Bob Burnhamthorpe
New Member
Yes and in Toronto the politicians stuck in the 1950's are almost exclusively from the suburbs, and are sufficiently numerous to be able to impose their will on the whole city.
When it finally dawned on Toronto's out-of-touch progressive/liberal community ... equally clueless media ... condescending cultural elite ... milquetoast and comfortable conservatives ... members of Council ... Rob Ford *might just win this thing*, many started to quietly chirp the results won't matter, because they'll simply refuse to work with him.
On October 25th, 2010, well over 380,000 Torontonians cast their ballot for Ford, not knowing they helped in what surely is still one of the greatest/improbable victories in the history of Canadian politics.
Fair and square.
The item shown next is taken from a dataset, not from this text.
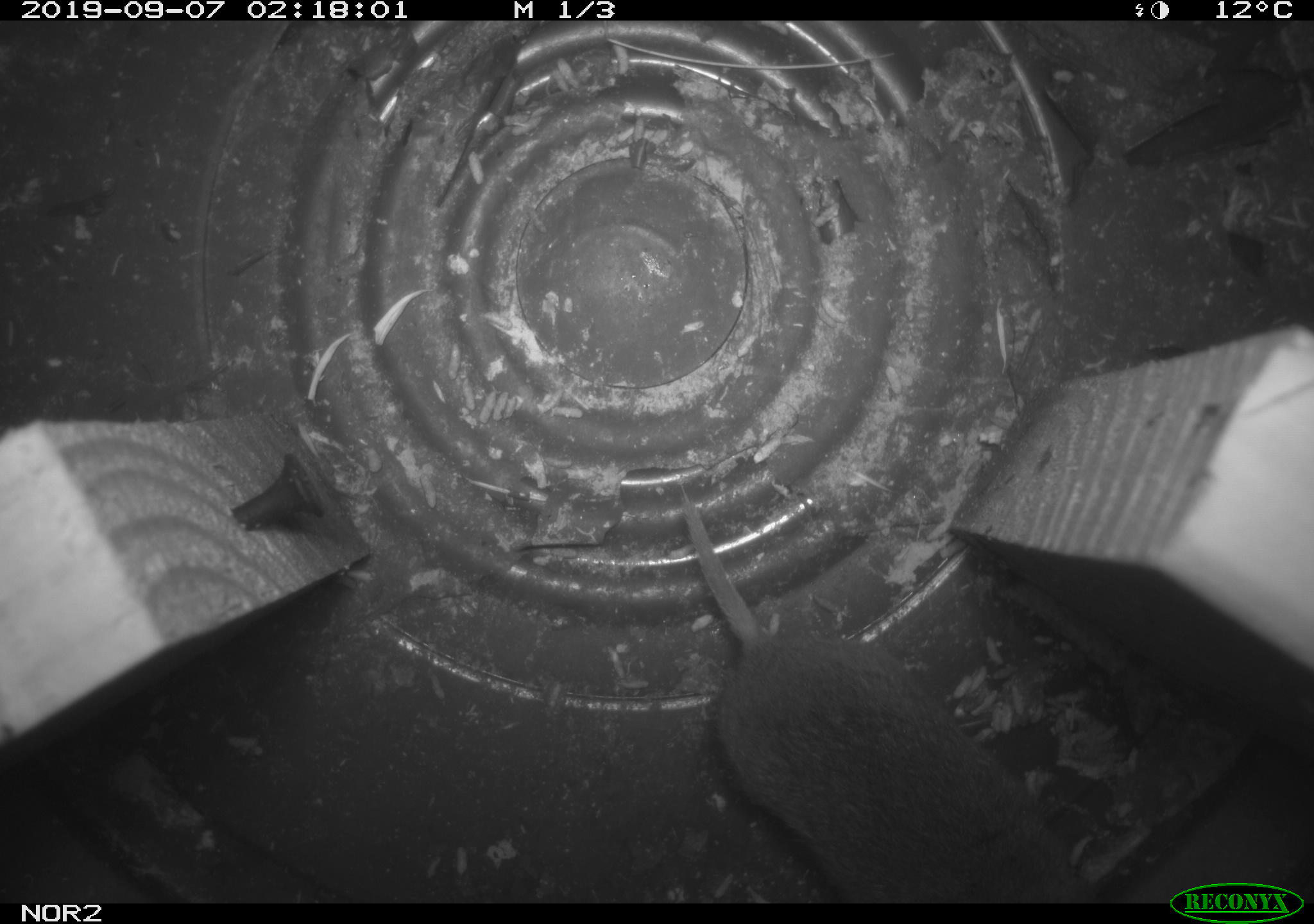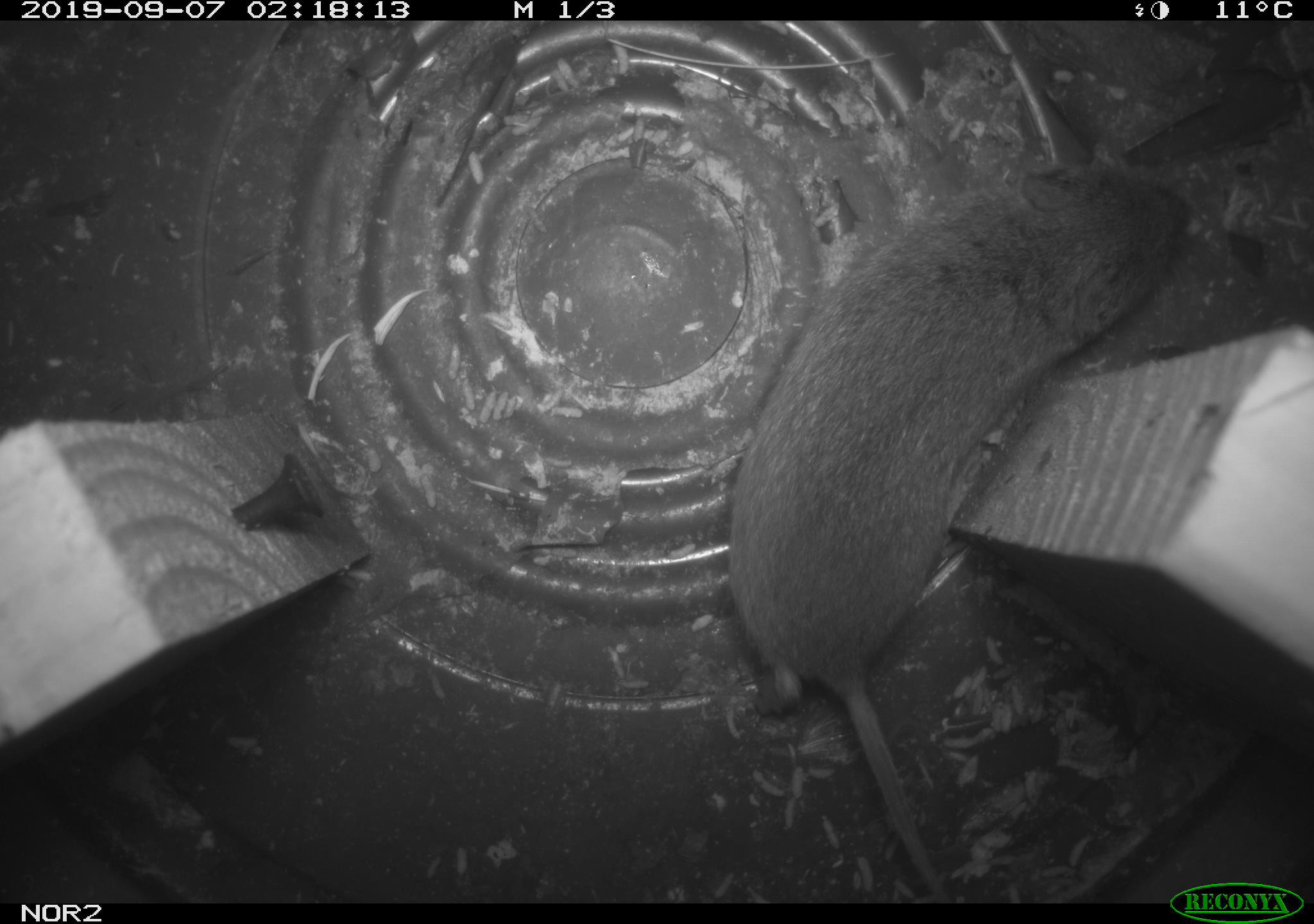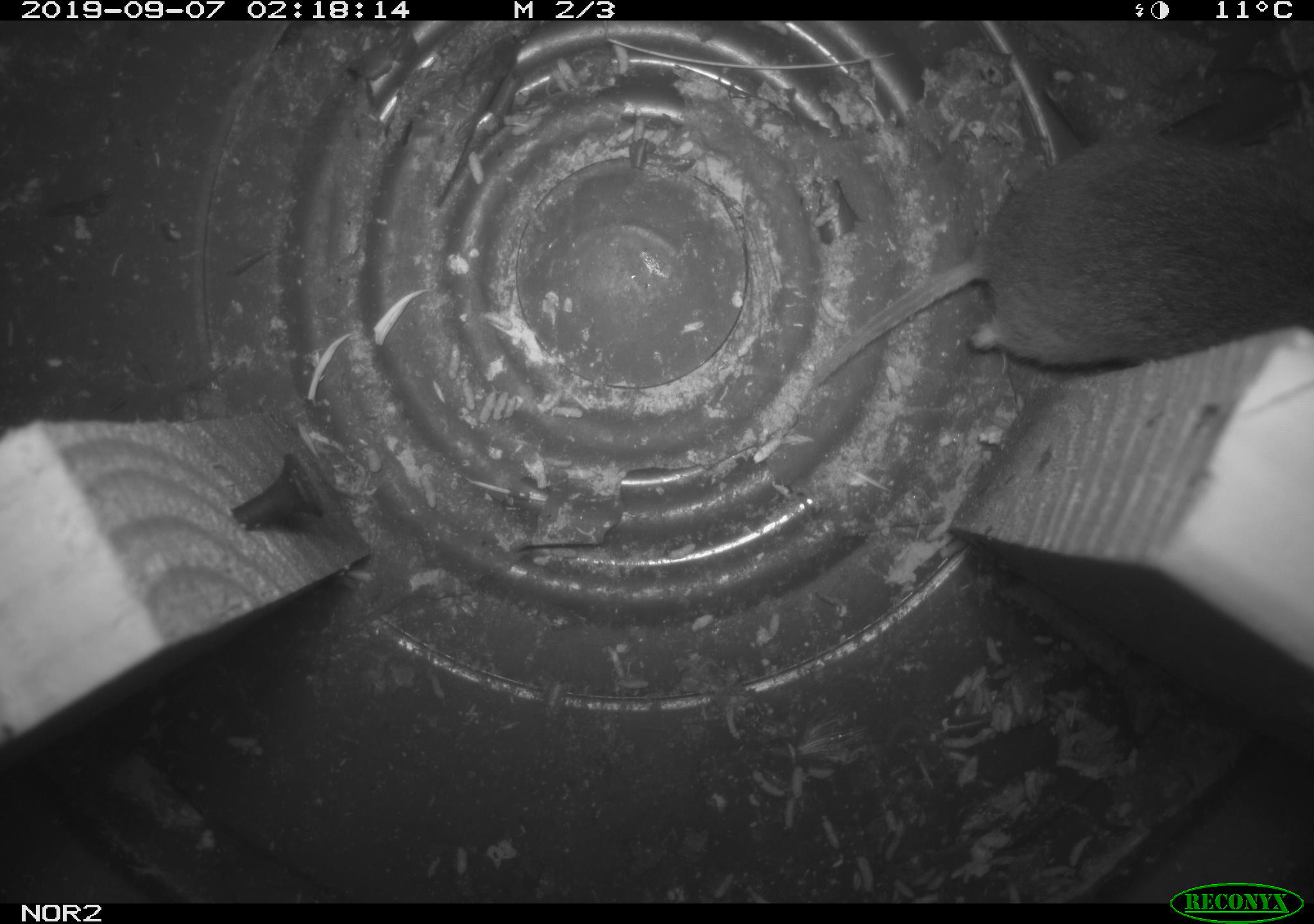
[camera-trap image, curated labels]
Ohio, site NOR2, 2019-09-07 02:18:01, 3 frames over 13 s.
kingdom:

Ford's finest moment.
Yet ... despite being the only man who earned a healthy city-wide mandate, there were already members of Council publicly stating they will NOT work with the Mayor come Council meetings, and instead try and work *around* him.
This was known as the "parallel Council."
Anyone else remember this?
Looking back, were they right? Yeah, probably. Sadly, Ford unravelled on his own accord, and didn't need the "help" of those cllrs. unwilling to work with him. Still ... that to me, is probably the greatest example of imposing the will of a few (his opponents weren't yet quite so united/powerful ... his addictions weren't quite so out of hand) ... on the whole city.